Your liver is the foundation of your body’s ability to
detoxify. The largest solid organ in your body, your liver is situated on
the right side within your rib-cage. This powerhouse organ has some spectacular
skills, including the astonishing ability to heal and regenerate itself. It’s
the main metabolic “clearinghouse” for both naturally-produced chemicals
and foreign or toxic molecules that invade your body.

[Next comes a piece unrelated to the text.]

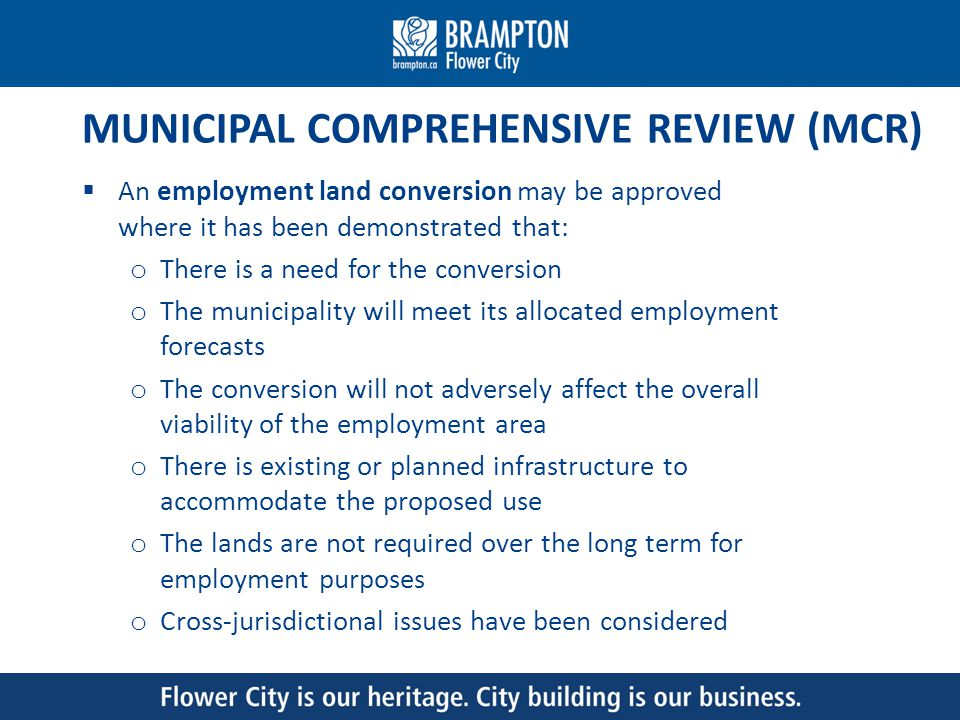 MUNICIPAL COMPREHENSIVE REVIEW (MCR) An employment land conversion may be approved where it has been demonstrated that: o There is a need for the conversion o The municipality will meet its allocated employment forecasts o The conversion will not adversely affect the overall viability of the employment area o There is existing or planned infrastructure to accommodate the proposed use o The lands are not required over the long term for employment purposes o Cross-jurisdictional issues have been considered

The liver is in charge of over 500 separate functions. Here are some of the big
ones:
Blood and lymph cleansing
The liver acts as a big, porous filter, continually receiving both blood and lymph,
the clear fluid that carries wastes and poisons away from your cells. The liver
screens out impurities and metabolic waste products, then channels these vital fluids
back into your bloodstream and lymphatic circulation.
Digestion
When food enters your digestive tract, the liver produces hormones and enzymes necessary
for processing and metabolism. These break down, recycle, and synthesize carbohydrates,
proteins, and fats, which your body uses as fuel and for other key actions. For
example, the liver creates bile specifically to break down dietary fats.
Bile is stored mostly in the gallbladder, which sits next to the liver. The liver
also synthesizes albumin, the most abundant blood plasma protein, which
transports hormones and drugs and helps balance blood pH.
Detoxification
Your liver is always working to detoxify the chemicals it encounters — toxins,
foreign substances, and excess hormones, including thyroxine (thyroid hormone),
cortisol, estrogen, and aldosterone (affects blood pressure). Excess hormones can
cause many different health problems and symptoms.
Hormone production
One of the liver’s major biochemical functions is to manage certain hormones
and turn them into more active forms (vitamin D) or less reactive forms (estrogen).
The liver also manufactures blood-clotting chemicals such as fibrinogen,
hormones that help control blood pressure and flow, and growth factors.
Chemical energy storehouse
The multitasking liver serves as a holding area for glycogen, used for
on-demand energy between meals. This sugar storage regulates the amount of sugar,
or glucose, in your blood and — critically — in your brain.
The liver also holds mineral and vitamin reserves, including A, D, B12, iron and
copper, and keeps ready certain active cells used by your immune system.
Cholesterol
This waxy steroid is produced and recycled by your liver and excreted into the digestive
tract in bile. Cholesterol makes cell membranes permeable and is a building block
for sex hormones. About half of it is reabsorbed into the bloodstream via the small
intestine. Triglycerides are also made in the liver in response to the insulin your
pancreas secretes.
Regeneration
Incredibly, your liver is the only organ that has the ability to regenerate itself
if large amounts of hepatic (relating to the liver) tissue are lost. I
have a patient who had a hepatic cyst removed, along with about 20% of her liver.
Shockingly — but wonderfully — within just eight weeks, her missing
liver tissue had entirely regenerated. Other research bears this out, showing that
even if you lose most of your liver, the remaining 25–30% can grow back into an
entire working organ. So even under challenging conditions, your liver can become
healthy again.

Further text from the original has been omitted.